Sparse attention techniques, categorized into static and dynamic sparsity, reduce computational and memory overhead by selectively focusing on subsets of input data. Methods like Sparse Transformer, Longformer, and StreamingLLM redefine attention mechanisms to enhance computational performance while selectively sacrificing accuracy.

Linear Attention

Linear attention approximates the attention calculation, reducing the complexity from quadratic to linear. Works such as Linear Transformer and Performer utilize kernel methods to achieve this transformation, offering improved performance with manageable accuracy degradation.

Distributed Acceleration

The paper highlights advancements in sequence parallelism (SP) for distributed inference of LLMs. Noteworthy efforts include Blockwise Parallel Transformer, Ring Attention, and Elastic Sequence Parallelism, which distribute the workload across computational resources efficiently, thus optimizing performance for long-context inference tasks.

Improving Context and Performance (CP)

Prompt compression techniques like LLMLingua and Gist tokens enhance both context length and performance by condensing input sequences without significant loss of information. This line of work demonstrates that efficient prompt management can improve both scalability and responsiveness of LLM serving systems.

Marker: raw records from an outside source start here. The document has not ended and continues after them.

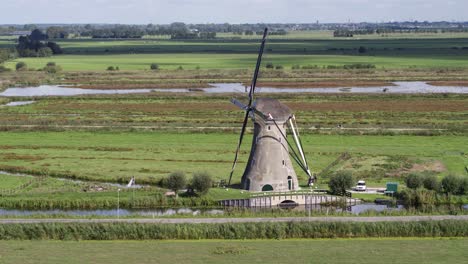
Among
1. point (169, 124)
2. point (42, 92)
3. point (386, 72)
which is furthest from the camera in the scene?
point (386, 72)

Improving Context and Accuracy (CA)

Agent memory systems extend serving context implicitly by dynamically managing memory and prompts within agents. Methods like MemWalker and ChatDev employ online memory management and offline reflection, creating an illusion of infinite context and enhancing task-specific accuracy over time.

Conclusion

The CAP principle for LLM serving encapsulates the fundamental trade-offs inherent in the deployment of large-scale AI models. By illustrating the intricate balance between context length, accuracy, and performance, this survey offers a structured approach to understanding and navigating the challenges of LLM serving. As both models and hardware evolve, future innovations are likely to achieve a true CAP through synergistic developments in model architectures and computational platforms.